Immigrant advocates from Make the Road New York and attorneys from the law firm Wang Hecker and the NYCLU have argued that migrants were held there in overcrowded and unsanitary conditions and denied access to lawyers.
Their detention violated First Amendment rights because they couldn’t speak to lawyers, and Fifth Amendment rights because they were subject to “punitive conditions of confinement” without due process, the suit alleges.
The trial, before federal judge Lewis Kaplan, will kick off on May 26.
The groups filed a class action lawsuit last August, as ICE arrests in New York were surging, on behalf of anyone who was or will be detained inside 26 Federal Plaza.
At the time, ICE was cramming people arrested in and around New York City inside the holding cells on the 10th floor in dire conditions, with limited access to food and water, according to detainees and corroborated by video evidence obtained by THE CITY.
As part of the lawsuit, advocates submitted first-hand accounts of immigrants detained there, including a 20-year-old who spent days covered in menstrual blood because agents had given a room full of women just two menstrual pads. In another case, one detainee said a guard forced men to line up for water while they squirted drops in their mouths.
The video obtained by THE CITY showed the men cramped together laying down on the floor, within view of a toilet.
At the time, THE CITY also conducted an analysis of ICE’s own data, finding the average time people were spending inside holding cells has surged up to more than four days, though the cells, which have no beds, were intended to hold people for less than 12 hours. On one night in early June, ICE kept as many as 186 people overnight, THE CITY found.
Judge Lewis Kaplan stepped in swiftly last summer, putting a temporary restraining order and then a preliminary injunction, that dramatically restricted capacity on how many people ICE could hold at once inside its holding cells and required ICE to provide food, water, sanitary products and access to legal counsel.

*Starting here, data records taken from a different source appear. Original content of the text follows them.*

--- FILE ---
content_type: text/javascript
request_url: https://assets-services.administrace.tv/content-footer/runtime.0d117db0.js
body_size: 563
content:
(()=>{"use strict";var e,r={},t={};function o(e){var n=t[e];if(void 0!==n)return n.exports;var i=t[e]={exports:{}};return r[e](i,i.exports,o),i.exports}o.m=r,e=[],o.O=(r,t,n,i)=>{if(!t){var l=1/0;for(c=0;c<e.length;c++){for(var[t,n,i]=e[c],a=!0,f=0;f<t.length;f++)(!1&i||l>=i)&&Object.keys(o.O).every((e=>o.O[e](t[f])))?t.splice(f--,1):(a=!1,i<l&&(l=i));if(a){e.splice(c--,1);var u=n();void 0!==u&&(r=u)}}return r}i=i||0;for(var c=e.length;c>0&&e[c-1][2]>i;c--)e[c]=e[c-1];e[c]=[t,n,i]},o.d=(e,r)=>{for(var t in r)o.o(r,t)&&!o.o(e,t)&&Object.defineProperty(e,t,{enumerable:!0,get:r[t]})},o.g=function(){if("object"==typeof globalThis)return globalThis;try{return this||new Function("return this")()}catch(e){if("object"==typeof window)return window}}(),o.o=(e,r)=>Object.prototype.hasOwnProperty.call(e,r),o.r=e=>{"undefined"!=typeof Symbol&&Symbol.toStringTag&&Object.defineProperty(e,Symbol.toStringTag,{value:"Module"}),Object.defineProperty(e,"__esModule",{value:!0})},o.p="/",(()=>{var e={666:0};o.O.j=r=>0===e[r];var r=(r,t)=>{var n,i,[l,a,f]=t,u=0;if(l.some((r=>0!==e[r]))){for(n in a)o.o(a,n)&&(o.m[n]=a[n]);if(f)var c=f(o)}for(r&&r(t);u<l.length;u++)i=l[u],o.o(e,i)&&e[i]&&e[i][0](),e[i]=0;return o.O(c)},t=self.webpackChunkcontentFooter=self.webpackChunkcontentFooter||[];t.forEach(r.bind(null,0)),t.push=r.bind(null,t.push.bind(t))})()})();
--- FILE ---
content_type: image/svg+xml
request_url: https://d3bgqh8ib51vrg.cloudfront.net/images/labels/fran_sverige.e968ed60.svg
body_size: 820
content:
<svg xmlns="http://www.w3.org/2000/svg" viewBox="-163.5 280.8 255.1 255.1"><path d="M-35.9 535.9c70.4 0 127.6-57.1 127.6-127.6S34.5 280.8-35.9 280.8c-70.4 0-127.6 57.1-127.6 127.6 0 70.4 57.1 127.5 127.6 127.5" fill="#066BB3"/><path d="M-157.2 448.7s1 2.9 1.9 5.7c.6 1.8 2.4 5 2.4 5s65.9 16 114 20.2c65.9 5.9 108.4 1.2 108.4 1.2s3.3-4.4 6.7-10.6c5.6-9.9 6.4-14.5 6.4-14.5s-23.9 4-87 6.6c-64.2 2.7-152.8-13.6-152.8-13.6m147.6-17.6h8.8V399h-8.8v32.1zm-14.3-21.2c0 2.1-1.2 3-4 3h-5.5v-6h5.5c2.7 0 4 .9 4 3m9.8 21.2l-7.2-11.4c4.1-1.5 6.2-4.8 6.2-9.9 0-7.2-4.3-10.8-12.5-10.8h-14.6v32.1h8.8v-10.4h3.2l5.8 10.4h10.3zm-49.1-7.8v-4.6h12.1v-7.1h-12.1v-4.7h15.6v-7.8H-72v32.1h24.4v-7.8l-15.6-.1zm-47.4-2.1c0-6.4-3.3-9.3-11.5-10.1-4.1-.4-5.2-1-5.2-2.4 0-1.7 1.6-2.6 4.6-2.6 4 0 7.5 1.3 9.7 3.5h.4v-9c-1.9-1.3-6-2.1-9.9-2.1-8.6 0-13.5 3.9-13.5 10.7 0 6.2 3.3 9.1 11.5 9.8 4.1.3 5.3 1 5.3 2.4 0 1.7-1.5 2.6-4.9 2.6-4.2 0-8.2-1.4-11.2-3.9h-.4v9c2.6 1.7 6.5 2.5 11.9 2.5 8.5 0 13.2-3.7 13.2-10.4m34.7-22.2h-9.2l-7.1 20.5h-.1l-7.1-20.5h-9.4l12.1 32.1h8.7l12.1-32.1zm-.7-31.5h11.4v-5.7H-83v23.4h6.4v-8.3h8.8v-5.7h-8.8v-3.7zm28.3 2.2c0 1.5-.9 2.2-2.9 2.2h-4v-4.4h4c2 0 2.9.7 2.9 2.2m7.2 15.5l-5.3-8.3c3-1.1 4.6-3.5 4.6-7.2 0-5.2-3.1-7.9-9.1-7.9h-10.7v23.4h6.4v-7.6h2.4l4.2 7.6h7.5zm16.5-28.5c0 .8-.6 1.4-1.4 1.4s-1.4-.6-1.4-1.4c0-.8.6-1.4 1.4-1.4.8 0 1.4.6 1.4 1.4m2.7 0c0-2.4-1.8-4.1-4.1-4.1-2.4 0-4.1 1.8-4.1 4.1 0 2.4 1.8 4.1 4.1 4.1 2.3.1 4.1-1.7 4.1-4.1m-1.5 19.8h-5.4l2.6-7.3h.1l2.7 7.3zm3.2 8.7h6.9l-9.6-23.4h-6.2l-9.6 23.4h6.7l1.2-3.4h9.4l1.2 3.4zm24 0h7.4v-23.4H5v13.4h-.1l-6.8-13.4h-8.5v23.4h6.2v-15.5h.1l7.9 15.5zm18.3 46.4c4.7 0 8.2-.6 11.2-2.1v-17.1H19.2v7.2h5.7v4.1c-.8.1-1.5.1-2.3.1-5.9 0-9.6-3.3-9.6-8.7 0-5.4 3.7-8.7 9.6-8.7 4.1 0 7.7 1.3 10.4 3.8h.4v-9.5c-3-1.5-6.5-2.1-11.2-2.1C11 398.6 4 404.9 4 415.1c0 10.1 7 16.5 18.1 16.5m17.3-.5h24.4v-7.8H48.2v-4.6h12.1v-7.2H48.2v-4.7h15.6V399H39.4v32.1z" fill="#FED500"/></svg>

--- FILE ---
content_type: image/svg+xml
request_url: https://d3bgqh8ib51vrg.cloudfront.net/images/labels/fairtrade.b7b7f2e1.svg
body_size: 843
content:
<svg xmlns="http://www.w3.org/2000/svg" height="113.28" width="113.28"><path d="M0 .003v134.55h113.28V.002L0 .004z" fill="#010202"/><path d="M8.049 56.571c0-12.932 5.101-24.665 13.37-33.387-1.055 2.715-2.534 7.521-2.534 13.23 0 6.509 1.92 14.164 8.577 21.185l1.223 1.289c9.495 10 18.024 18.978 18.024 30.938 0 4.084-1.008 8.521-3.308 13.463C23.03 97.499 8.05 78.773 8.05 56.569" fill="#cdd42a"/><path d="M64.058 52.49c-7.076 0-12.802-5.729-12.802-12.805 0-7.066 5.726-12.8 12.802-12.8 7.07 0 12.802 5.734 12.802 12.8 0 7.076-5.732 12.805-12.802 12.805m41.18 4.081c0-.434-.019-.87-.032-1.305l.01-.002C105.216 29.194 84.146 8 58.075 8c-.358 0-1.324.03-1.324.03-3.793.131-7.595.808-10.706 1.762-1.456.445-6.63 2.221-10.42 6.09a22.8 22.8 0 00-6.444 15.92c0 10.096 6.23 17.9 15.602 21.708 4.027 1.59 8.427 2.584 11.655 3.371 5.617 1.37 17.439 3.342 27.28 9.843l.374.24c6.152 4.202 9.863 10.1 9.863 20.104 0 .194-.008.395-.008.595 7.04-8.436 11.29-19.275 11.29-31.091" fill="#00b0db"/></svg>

In the months since, immigrant advocates and Trump administration attorneys have gone back and forth in discovery, deposing top-ranking ICE officials and seeking records on immigrant detainees.
THE CITY recently reported that during one such deposition, William Joyce, ICE’s New York Deputy Field Office Director, had admitted it was holding detainees on a previously undisclosed 9th floor.
On that floor the agency hadn’t been abiding by all the rules set out in Judge Kaplan’s preliminary injunction, a government attorney admitted.
Both parties subsequently signed an agreement that ICE would apply Kaplan’s ruling to any, “any room, cell, or other space where individuals are detained for any length of time by Defendants at 26 Federal Plaza.”